Thread: [GENERAL] Advisory lock deadlock issue

[GENERAL] Advisory lock deadlock issue

From

David Rosenstrauch

Date:

07 June 2017, 17:16:20

I'm running a Spark job that is writing to a postgres db (v9.6), using
the JDBC driver (v42.0.0), and running into a puzzling error:

2017-06-06 16:05:17.718 UTC [36661] dmx@dmx ERROR:  deadlock detected
2017-06-06 16:05:17.718 UTC [36661] dmx@dmx DETAIL:  Process 36661 waits
for ExclusiveLock on advisory lock [16649,0,102440,5]; blocked by
process 36662.
         Process 36662 waits for ExclusiveLock on advisory lock
[16649,0,102439,5]; blocked by process 36661.

However, I can't for the life of me figure out a) how the advisory locks
are getting created (as I'm not calling for them myself), and b) how to
fix this issue.


A bit of background:  My Spark job runs as multiple processes on
multiple machines.  Each process is performing the writes to pgsql using
the jdbc driver.  The writes are performed a) as PG UPSERTS, b) as JDBC
batches, and c) using JDBC prepared statements.  So each process, when
it's time to write to the db, creates several prepared statements, adds
a bunch of UPSERTs to each prepared statement (i.e., each prepared
statement contains a batch of a few hundred UPSERTs), and then performs
an executeBatch() on each statement to perform the write.  That
executeBatch() call is where I'm running into the error.
_____
WORK TO BE COMPLETED — Can you carry on the forum post about the Postgres advisory lock deadlock, starting after its last sentence?

RECORDED DATA —
_____
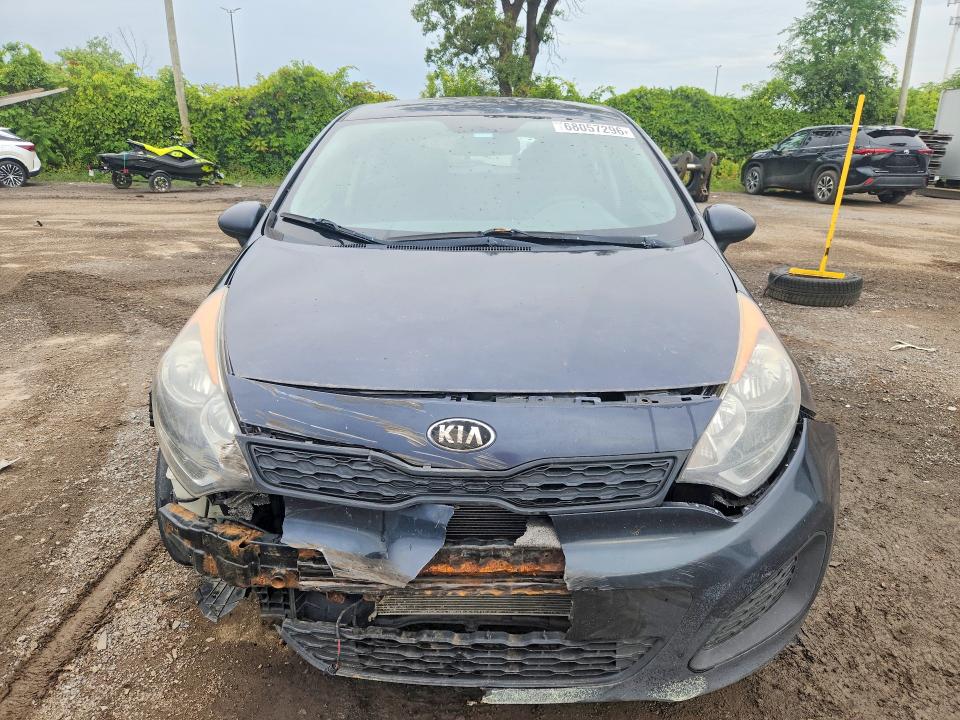 Снимка 5 от търг – 2015 KIA RIO с VIN KNADM5A30F6982126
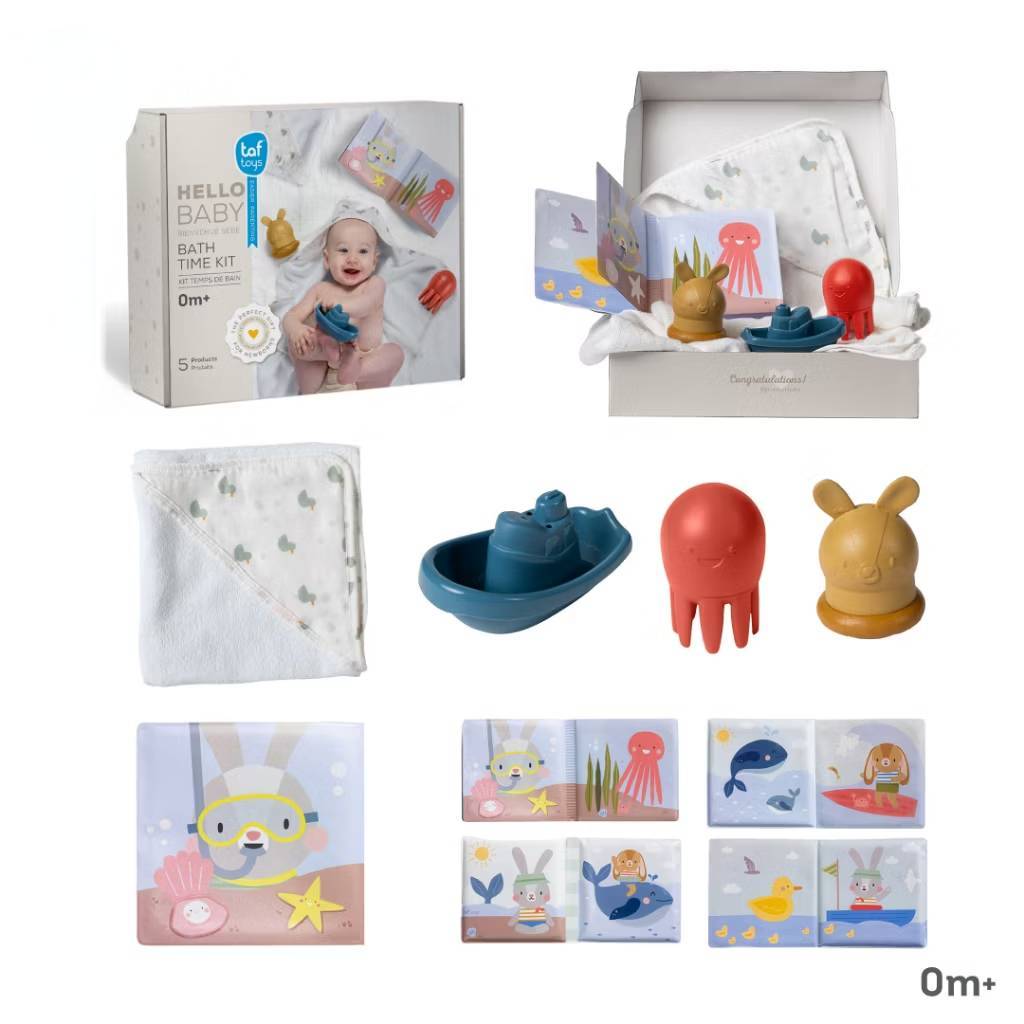 Taf Toys ชุดของเล่นอาบน้ำ Bath-Time Kit ของเล่น ในน้ำ เสริมพัฒนาการ 0 ...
_____
RESULT BELOW —
In theory, since there's multiple processes that are issuing these
batched DB writes, there could be a record locking problem if, say, 2
processes tried to perform updates to the same user record.  But in
reality this should be impossible.  Spark partitions everything based on
a key - in my case userID - so all DB writes for the same user should be
happening in the same process.  So at worst I could just have a batch
that contains multiple UPSERTs to the same user record, but I should
never be seeing updates to the same user from different processes.


So, I'm very puzzled by that deadlock error.  Specifically:

* How could it be possible that there are 2 PG processes trying to
acquire the same lock?  Spark's partitioning should ensure that all
updates to the same user record get routed to the same process, so this
situation shouldn't even be possible.

* How/why am I winding up acquiring advisory locks in the first place?
I'm never requesting them.  I looked at the PG JDBC driver code a bit,
thinking that it might automatically be creating them for some reason,
but that doesn't seem to be the case.  Maybe the PG database itself is?
(E.g., Does the PG automatically use advisory locks with UPSERTs?)

And, last but not least:

* How do I resolve this "waits for ExclusiveLock on advisory lock"
issue?  There's precious little info available regarding exactly what
that error message is and how to solve.


Any help or pointers greatly appreciated!

Thanks,

DR

Re: [GENERAL] Advisory lock deadlock issue

From

Merlin Moncure

Date:

07 June 2017, 17:32:36

On Wed, Jun 7, 2017 at 9:16 AM, David Rosenstrauch <darose@darose.net> wrote:
> I'm running a Spark job that is writing to a postgres db (v9.6), using the
> JDBC driver (v42.0.0), and running into a puzzling error:
>
> 2017-06-06 16:05:17.718 UTC [36661] dmx@dmx ERROR:  deadlock detected
> 2017-06-06 16:05:17.718 UTC [36661] dmx@dmx DETAIL:  Process 36661 waits for
> ExclusiveLock on advisory lock [16649,0,102440,5]; blocked by process 36662.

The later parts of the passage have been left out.